For secure encryption always choose apps that have been written and reviewed by professionals.

4 Likes

From feeling that you are secure standpoint, in my opinion, you are between a rock and a hard place. 7-zip for having known vulnerabilities in the past, for not being audited, and for not using “standard” cryptography libraries. Picocrypt for having short history, for not being audited, and for not using “standard” cryptography libraries.

From the project description, Picocrypt sounds great, though: security orientation, and fund-raising to get an audit. For longer history and having more eyes looking at things, 7-zip maybe better.

Whatever tool you use, use a password manager to generate a password, and have the password entropy be equal or more than the encryption key length. This way, with whatever vulnerabilities they have, your password length may compensate for some of the shortfalls.
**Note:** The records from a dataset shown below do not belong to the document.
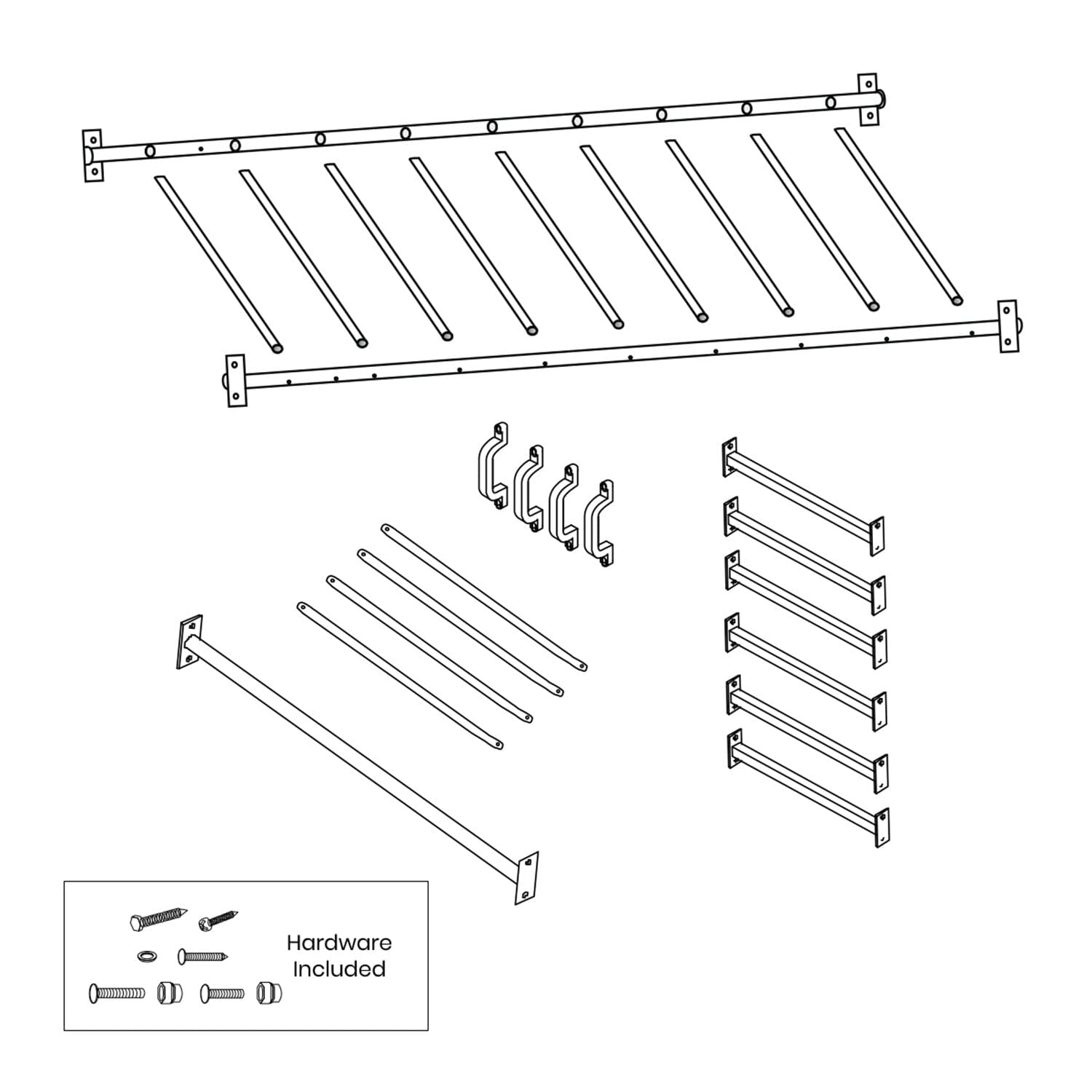 Hardware Included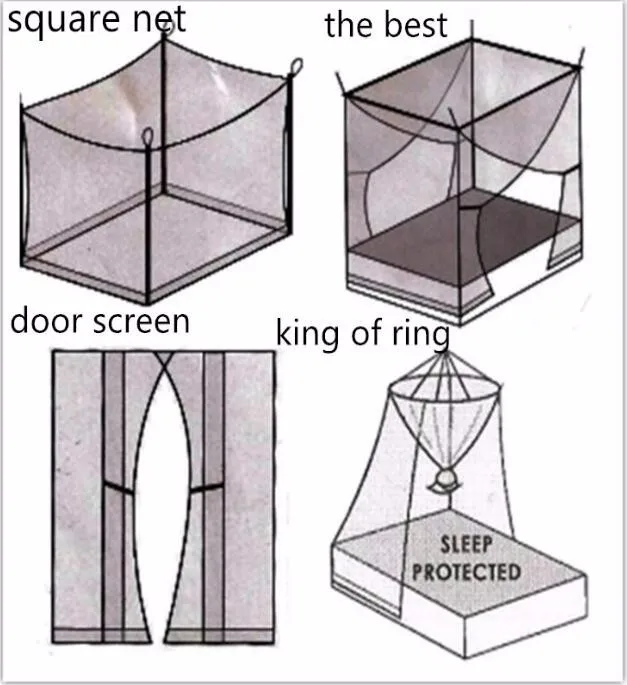 square net

the best

door screen

king of ring

SLEEP PROTECTED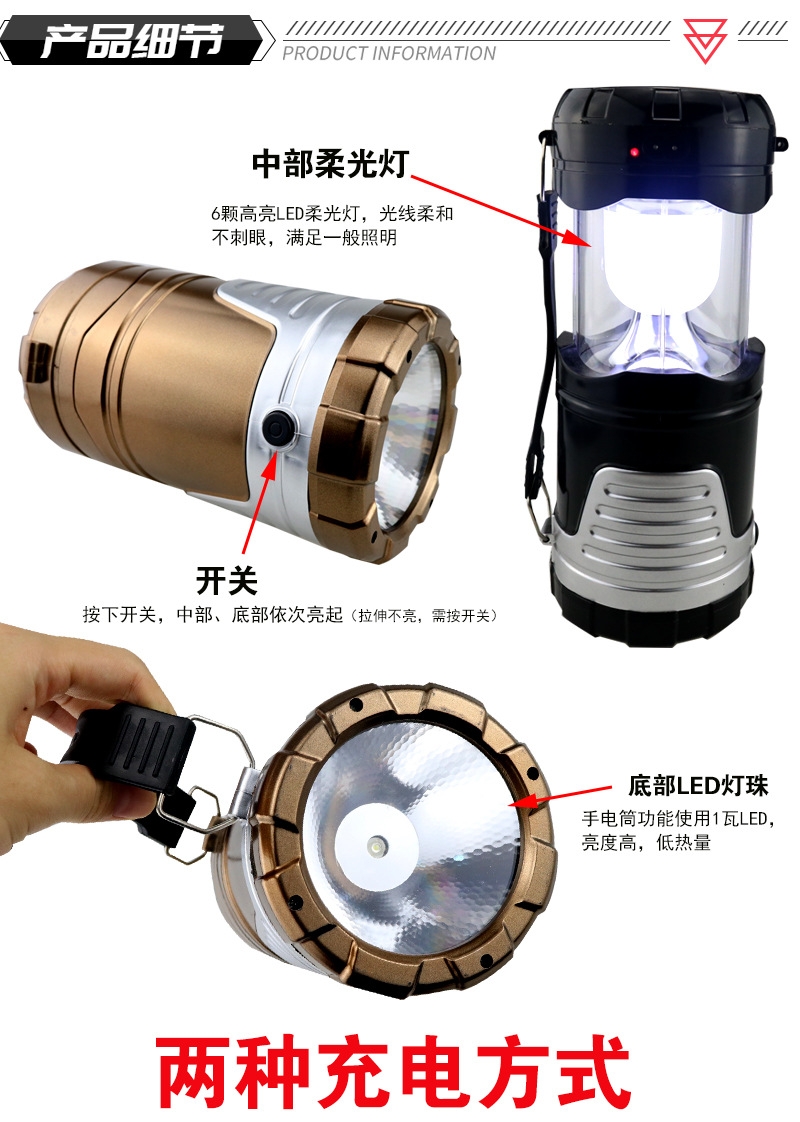 产品细节
PRODUCT INFORMATION

中部柔光灯
6颗高亮LED柔光灯，光线柔和不刺眼，满足一般照明

开关
按下开关，中部、底部依次亮起（拉伸不亮，需按开关）

底部LED灯珠
手电筒功能使用1瓦LED，亮度高，低热量

两种充电方式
It is not as secure as PicoCrypt. Also it is +/- same as .zip encryption. So I wouldn’t recommend it if it is something really sensitive.

@no-username @redoomed1 @Polymer7229 @Valynor @exaCORE @jerm

Why does Picocrypt is flagged as virus on Virustotal by many vendors?

1 Like

That’s a good point. Here’s the Virus Total link: VirusTotal

On one hand, the ones flagging the file look like AI/behavioral based detection, which is more prone to false positives (with the Falcon Crowdstrike correctly flagging the 3CX supply-chain-attack first). OTH, this latest version does contact a funny URL (internal network) that people didn’t like. The previous version didn’t have this URL, but got flagged the same way anyway.

I personally would not use since it makes me edgy. See a discussion about 7-zip’s being fine about a year ago: encryption - Are files encrypted with 7ZIP vulnerable to password crackers? - Information Security Stack Exchange . And voted topics about 7-zip in general: Highest scored '7zip' questions - Information Security Stack Exchange .

Edited: add 2nd link.

Maybe false positive

I looked some videos of how Picocrypt work and I don’t like the fact that every time I need to edit encrypted files I need to decrypt them, extract them, edit them and encrypt them again. Is there a program which function like a vault? I click on folder, enter password, edit files and close vault.

Cryptomator and Veracrypt do exactly that.

For non privacy, I’d say 7zip general compression is ok?

The compression isn’t the issue, it’s the encryption.

1 Like

Two years old news, that’s no longer the case.